TASK STATEMENT ▸ In the lines below, look for "sequence". Copy each line where it appears.

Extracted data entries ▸

============================================================

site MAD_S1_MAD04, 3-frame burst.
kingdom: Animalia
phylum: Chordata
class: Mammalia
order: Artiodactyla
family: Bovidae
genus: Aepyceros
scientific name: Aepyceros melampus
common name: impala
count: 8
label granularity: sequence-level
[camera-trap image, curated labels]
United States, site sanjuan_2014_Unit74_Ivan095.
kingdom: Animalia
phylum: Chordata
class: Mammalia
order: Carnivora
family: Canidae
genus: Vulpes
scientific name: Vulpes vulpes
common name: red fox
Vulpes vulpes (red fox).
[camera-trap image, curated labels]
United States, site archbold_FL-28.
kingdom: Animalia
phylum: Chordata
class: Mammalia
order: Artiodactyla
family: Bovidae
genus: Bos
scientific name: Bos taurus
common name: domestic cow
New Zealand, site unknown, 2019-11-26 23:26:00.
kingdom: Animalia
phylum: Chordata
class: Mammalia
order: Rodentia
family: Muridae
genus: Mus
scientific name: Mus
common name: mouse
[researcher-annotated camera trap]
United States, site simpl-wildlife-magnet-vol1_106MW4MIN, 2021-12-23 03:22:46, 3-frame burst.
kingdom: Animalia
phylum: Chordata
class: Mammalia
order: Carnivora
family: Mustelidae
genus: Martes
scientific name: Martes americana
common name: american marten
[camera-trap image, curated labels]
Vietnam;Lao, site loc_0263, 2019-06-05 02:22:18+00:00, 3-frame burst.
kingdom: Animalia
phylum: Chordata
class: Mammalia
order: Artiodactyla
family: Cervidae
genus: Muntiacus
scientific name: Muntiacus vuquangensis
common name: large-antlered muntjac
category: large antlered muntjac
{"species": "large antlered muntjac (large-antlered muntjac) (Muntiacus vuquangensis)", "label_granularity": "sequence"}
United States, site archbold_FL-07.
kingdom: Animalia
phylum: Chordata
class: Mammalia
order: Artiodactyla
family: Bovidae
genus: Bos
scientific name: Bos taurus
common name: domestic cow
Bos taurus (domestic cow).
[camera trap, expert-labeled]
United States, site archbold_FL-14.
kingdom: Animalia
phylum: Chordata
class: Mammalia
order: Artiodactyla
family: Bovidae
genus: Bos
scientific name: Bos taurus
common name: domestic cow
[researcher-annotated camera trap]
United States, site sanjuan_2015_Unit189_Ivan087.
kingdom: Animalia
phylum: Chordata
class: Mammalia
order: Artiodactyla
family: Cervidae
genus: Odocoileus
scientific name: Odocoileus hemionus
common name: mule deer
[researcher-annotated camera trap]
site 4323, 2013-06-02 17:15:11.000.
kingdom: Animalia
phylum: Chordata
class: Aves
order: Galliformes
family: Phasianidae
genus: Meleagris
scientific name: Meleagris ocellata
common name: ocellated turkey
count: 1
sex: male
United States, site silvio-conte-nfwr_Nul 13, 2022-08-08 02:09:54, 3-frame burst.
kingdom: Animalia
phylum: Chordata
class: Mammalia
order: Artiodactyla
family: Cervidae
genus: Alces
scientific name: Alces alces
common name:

============================================================

SOLVED PROBLEM ▸
label granularity: sequence-level
{"species": "large antlered muntjac (large-antlered muntjac) (Muntiacus vuquangensis)", "label_granularity": "sequence"}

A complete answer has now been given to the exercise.